* _Material to process_:
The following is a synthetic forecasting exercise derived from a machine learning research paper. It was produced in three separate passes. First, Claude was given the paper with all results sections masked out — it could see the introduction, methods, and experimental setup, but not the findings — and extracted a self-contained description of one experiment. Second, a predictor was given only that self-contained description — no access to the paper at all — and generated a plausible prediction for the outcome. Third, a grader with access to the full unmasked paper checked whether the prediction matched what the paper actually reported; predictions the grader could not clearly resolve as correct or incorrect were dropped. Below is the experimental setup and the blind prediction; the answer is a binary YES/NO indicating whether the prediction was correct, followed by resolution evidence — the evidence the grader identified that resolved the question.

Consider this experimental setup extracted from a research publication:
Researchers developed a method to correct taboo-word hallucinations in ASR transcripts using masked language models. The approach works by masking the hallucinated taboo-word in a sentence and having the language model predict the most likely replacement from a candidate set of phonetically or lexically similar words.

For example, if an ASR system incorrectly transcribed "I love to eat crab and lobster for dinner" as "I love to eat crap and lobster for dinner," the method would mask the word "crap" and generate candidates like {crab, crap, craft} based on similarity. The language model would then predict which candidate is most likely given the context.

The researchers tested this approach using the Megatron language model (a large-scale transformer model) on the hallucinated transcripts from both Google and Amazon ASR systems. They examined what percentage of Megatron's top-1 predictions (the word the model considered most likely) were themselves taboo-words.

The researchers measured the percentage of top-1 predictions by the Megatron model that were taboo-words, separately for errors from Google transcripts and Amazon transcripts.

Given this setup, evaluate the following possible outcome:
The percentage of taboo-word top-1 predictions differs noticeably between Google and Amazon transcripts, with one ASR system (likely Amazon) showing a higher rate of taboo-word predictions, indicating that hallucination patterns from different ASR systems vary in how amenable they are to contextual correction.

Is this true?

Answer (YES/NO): NO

* _Description of the task_:
Some lines in the material contain "Google". Show all of them.

* _Task solution_:
The researchers tested this approach using the Megatron language model (a large-scale transformer model) on the hallucinated transcripts from both Google and Amazon ASR systems. They examined what percentage of Megatron's top-1 predictions (the word the model considered most likely) were themselves taboo-words.
The researchers measured the percentage of top-1 predictions by the Megatron model that were taboo-words, separately for errors from Google transcripts and Amazon transcripts.
The percentage of taboo-word top-1 predictions differs noticeably between Google and Amazon transcripts, with one ASR system (likely Amazon) showing a higher rate of taboo-word predictions, indicating that hallucination patterns from different ASR systems vary in how amenable they are to contextual correction.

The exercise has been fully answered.